In a celestial surprise, NASA's Cassini spacecraft has identified a cloud of methane ice high in the stratosphere of Saturn's huge moon Titan.
"The idea that methane clouds could form this high on Titan is completely new," study lead author Carrie Anderson, a Cassini participating scientist at NASA's Goddard Space Flight Center in Greenbelt, Maryland, said in a statement. "Nobody considered that possible before."
Anderson and her colleagues spotted the methane cloud hovering over Titan's north pole in images taken by Cassini in December 2006, when it was winter in the moon's northern hemisphere. (The north is now shifting from spring into summer.) [Amazing Photos: Titan, Saturn's Largest Moon]

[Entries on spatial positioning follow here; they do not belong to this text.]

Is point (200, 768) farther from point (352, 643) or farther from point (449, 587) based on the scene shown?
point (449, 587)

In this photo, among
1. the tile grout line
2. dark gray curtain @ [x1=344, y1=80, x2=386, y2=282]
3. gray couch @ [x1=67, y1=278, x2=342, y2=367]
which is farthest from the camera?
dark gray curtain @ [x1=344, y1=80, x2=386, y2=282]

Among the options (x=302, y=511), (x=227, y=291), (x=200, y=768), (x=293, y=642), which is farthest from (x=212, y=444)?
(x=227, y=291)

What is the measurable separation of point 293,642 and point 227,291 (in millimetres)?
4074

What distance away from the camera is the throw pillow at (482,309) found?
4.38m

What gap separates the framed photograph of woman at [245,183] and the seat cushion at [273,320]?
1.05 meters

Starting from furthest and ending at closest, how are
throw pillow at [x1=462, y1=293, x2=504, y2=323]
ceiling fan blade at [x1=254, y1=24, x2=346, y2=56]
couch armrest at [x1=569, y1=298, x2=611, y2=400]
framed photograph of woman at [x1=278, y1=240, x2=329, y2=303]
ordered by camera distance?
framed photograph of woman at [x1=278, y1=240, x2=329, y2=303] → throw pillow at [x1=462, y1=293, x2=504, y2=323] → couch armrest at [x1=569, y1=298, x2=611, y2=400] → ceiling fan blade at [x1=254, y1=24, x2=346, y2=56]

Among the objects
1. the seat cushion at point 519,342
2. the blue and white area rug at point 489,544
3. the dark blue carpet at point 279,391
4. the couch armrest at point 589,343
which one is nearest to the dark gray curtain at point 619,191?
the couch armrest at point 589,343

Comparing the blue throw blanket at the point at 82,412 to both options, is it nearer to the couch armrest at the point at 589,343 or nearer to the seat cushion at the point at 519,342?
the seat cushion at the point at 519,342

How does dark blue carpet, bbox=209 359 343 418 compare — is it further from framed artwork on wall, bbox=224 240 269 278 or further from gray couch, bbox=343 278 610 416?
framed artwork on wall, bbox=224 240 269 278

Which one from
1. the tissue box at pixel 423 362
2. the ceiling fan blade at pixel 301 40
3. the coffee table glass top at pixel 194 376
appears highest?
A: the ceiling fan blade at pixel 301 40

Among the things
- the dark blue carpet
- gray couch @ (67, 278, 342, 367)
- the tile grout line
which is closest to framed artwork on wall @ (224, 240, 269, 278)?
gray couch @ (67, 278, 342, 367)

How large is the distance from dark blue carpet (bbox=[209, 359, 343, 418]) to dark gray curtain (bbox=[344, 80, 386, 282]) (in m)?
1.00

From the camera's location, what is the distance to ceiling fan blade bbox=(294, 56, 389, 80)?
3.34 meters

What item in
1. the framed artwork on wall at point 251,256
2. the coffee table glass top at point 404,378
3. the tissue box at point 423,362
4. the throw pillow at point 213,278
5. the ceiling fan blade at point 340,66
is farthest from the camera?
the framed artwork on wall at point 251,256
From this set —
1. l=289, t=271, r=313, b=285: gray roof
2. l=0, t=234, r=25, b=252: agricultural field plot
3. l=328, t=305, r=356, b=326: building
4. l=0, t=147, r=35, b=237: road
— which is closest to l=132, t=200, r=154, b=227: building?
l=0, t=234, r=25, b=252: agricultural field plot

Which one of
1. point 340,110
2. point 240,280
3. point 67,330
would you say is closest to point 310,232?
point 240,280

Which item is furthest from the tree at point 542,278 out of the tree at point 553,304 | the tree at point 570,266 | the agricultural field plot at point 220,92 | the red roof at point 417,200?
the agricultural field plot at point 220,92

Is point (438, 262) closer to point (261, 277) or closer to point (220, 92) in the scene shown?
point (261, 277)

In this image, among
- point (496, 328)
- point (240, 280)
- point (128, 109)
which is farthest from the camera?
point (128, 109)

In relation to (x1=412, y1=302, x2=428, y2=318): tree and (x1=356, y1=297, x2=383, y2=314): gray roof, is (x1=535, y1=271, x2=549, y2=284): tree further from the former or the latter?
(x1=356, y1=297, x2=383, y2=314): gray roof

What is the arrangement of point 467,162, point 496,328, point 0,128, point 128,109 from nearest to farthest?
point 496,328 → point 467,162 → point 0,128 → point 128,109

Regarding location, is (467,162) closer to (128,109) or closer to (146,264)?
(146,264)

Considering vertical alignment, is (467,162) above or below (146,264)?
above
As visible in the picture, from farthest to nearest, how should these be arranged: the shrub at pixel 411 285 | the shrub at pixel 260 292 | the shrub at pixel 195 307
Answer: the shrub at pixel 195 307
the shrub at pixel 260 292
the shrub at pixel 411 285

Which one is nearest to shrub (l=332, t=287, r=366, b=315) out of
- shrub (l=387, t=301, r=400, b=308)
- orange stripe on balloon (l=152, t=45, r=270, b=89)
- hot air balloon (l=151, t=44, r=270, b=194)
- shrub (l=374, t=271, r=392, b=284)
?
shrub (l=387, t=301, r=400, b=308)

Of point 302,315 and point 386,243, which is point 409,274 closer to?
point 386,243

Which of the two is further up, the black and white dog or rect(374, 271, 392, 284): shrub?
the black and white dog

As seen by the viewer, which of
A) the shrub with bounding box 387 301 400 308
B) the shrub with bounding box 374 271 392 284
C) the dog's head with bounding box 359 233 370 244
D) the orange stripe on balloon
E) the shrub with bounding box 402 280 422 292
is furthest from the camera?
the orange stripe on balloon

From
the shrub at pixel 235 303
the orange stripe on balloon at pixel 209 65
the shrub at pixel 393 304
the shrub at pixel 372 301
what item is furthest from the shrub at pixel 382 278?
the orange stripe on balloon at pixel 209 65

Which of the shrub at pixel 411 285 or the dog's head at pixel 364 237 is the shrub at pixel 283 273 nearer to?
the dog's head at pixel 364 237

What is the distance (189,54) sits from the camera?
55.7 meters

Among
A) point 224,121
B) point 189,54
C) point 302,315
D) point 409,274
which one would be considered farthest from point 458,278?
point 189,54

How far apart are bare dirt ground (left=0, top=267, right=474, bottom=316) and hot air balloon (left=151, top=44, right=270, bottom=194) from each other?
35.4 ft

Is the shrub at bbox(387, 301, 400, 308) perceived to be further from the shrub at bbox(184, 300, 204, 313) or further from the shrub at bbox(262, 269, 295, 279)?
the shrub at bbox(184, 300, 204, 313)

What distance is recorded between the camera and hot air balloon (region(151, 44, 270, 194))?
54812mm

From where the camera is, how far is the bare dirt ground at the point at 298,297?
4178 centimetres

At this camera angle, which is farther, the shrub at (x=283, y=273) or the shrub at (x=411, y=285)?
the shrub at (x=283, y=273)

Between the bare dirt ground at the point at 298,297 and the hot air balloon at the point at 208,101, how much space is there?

Researchers had seen methane clouds on Titan before, but in the troposphere, the lowest part of the moon's thick, nitrogen-rich atmosphere. While wispy clouds of ethane and several other materials have been observed in the stratosphere, this region had been regarded as not quite cold enough to support the existence of methane clouds. (Cloud formation requires colder temperatures at higher altitudes, because the air higher up contains less moisture, researchers said.)
This view was based on previous measurements taken just south of Titan's equator, which returned stratospheric temperatures of around minus 333 degrees Fahrenheit (minus 203 degrees Celsius).
But more recent Cassini data show that the stratosphere is patchy, with temperatures as low as minus 344 F (minus 209 C) in places, researchers said. And those frigid patches are cold enough for methane ice particles to form.
The methane cloud likely formed when relatively warm air rose to the stratosphere from the surface of Titan's southern hemisphere, where it was summer in December 2006, and then circulated up to the north polar region and sank back down, cooling as it went. Such a mechanism could produce methane clouds at altitudes ranging from 19 to 31 miles (30 to 50 kilometers), researchers said.
"Cassini has been steadily gathering evidence of this global circulation pattern, and the identification of this new methane cloud is another strong indicator that the process works the way we think it does," said Michael Flasar, also of NASA Goddard, principal investigator for Cassini's Composite Infrared Spectrometer instrument, in the statement.
Similar mechanisms are behind the formation of stratospheric clouds here on Earth, which is the only body in the solar system besides Titan known to possess bodies of stable liquid on its surface. Of course, Earth's weather system is based on water rather than hydrocarbons.
"Titan continues to amaze with natural processes similar to those on the Earth, yet involving materials different from our familiar water," said Cassini deputy project scientist Scott Edgington, of NASA's Jet Propulsion Laboratory in Pasadena, California. "As we approach southern winter solstice on Titan, we will further explore how these cloud formation processes might vary with season."
The new study was published last month in the journal Icarus.